Sarà questo l’argomento all’ordine del giorno il 29 giugno del primo «Danubio day», l’occasione per celebrare la firma della Convenzione internazionale di protezione del Danubio, ma soprattutto per mettere a punto le strategie che mettano al riparo il fiume, appena convalescente, da pericolose malattie e varare un piano di aiuti per i Paesi, in particolare la Romania, sprovvisti dei mezzi necessari per assicurare la pulizia delle acque.

Osservata speciale è l’agricoltura. È dall’uso più massiccio di concimi e fertilizzanti che nascono infatti le minacce più serie per il Danubio. Preoccupazioni esagerate? «Negli ultimi tempi la situazione è sensibilmente migliorata – risponde Peter Kovacs – i controlli si sono fatti più severi, è aumentato il numero degli impianti di depurazione. Nei primi anni dopo la caduta del comunismo le industrie hanno continuato a inquinare e a pagare le multe, ma oggi le sanzioni sono molto più severe, è stata introdotta l’"imposta ecologica" e le multinazionali che hanno soppiantato i vecchi colossi di Stato rispettano le regole. In agricoltura si usano meno pesticidi. I verdi sono molto attivi, i cittadini segnalano le minime infrazioni con l’affermarsi di una coscienza ecologica che era prima latitante. E poi c’è Bruxelles a sorvegliare che regolamenti e disposizioni vengano rigorosamente osservati».

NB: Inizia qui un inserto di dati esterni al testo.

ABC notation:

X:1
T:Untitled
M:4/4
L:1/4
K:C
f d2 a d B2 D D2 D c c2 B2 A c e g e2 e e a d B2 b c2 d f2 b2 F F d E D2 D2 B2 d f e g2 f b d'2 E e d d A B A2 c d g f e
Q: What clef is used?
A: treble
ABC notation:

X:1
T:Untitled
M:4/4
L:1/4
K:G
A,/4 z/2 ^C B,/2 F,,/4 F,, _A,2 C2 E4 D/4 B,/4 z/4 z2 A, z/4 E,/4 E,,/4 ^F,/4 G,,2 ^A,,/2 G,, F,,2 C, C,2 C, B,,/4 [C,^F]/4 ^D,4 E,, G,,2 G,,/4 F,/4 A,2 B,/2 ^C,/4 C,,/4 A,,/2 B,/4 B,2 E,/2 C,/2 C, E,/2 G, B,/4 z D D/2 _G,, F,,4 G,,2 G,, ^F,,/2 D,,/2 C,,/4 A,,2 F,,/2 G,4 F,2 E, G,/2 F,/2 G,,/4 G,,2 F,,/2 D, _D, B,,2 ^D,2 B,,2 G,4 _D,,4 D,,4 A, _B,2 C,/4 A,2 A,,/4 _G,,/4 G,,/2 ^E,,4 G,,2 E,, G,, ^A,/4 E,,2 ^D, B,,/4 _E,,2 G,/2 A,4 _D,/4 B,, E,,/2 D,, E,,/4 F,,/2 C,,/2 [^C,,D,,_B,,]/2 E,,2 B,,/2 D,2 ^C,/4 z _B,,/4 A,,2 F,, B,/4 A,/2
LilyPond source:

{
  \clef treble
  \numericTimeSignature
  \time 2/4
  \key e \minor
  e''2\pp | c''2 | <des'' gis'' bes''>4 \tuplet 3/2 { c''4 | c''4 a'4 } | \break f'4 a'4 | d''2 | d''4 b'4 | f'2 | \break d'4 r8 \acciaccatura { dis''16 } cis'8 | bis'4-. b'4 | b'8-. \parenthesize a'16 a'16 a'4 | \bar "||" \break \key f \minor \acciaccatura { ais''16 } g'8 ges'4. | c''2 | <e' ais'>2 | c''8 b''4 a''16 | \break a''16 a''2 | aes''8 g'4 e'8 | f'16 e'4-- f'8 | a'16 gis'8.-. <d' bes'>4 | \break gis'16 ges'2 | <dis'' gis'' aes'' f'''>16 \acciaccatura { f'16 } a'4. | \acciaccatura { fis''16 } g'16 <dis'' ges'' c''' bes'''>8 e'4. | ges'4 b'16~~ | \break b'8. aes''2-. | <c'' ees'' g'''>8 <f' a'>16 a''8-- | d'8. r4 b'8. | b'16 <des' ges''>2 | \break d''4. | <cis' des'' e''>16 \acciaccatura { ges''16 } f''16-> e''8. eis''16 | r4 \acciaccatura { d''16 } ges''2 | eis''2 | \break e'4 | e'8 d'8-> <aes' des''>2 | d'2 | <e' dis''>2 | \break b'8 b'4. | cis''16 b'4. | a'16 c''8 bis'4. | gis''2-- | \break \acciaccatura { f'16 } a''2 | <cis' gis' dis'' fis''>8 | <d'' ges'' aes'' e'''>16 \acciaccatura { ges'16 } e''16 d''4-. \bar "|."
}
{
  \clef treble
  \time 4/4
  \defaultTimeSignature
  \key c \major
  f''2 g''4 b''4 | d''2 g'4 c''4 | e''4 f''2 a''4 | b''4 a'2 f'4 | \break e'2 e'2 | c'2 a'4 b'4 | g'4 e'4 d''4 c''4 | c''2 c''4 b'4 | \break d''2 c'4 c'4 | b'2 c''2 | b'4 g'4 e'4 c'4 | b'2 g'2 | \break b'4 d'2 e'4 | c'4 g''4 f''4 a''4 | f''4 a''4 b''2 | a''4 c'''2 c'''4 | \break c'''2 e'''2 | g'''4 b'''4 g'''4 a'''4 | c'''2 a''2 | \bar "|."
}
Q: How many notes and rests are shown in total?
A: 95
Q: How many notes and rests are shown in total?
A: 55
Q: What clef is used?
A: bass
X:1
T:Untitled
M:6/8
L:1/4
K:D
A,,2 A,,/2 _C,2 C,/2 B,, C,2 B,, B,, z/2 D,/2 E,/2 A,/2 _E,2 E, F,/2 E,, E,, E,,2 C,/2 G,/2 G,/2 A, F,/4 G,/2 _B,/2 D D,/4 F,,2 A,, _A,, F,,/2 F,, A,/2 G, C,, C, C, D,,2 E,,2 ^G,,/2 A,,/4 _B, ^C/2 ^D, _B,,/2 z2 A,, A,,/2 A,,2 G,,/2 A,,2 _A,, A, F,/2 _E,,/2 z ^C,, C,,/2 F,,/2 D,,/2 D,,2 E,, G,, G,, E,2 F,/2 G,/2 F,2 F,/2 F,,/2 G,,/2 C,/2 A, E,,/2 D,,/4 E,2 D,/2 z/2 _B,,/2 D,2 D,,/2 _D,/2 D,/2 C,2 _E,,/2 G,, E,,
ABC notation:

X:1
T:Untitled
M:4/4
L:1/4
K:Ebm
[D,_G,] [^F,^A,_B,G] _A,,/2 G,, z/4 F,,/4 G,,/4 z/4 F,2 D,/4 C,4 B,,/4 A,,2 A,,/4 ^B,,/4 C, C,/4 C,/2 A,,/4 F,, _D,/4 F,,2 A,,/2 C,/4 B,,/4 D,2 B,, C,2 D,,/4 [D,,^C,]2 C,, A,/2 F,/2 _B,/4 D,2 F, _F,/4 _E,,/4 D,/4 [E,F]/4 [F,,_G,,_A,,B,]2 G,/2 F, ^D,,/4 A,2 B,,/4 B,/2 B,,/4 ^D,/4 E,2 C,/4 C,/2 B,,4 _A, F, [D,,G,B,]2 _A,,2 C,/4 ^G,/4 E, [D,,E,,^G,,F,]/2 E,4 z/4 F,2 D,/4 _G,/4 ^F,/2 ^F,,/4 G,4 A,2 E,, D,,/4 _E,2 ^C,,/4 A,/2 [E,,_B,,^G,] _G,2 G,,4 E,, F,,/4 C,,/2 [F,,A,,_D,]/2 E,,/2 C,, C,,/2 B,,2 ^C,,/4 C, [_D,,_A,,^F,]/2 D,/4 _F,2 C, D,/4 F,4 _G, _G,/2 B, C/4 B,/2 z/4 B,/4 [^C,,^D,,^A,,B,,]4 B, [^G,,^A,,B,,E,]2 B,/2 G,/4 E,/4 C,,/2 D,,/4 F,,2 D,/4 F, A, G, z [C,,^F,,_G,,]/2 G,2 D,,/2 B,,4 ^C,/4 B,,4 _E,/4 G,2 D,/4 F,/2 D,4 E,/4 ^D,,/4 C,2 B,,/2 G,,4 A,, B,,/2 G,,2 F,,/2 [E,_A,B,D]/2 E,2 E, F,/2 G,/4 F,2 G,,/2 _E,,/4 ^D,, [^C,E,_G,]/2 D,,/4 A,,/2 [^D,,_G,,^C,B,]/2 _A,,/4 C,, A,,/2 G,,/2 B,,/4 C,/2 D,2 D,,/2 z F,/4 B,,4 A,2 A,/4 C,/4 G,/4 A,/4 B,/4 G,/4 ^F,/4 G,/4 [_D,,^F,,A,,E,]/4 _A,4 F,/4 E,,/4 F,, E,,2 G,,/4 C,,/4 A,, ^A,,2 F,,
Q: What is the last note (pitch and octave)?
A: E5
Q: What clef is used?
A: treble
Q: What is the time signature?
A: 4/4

Aggiunge Andras Korompay, dell’ispettorato dell’economia idrica di Budapest: «La qualità dell’acqua è decisamente migliorata e i fondi strutturali dell’Unione europea ci aiuteranno a intervenire con maggior rapidità, a ultimare la rete fognaria di Budapest entro il 2009 e a realizzare il programma nazionale di depurazione delle acque».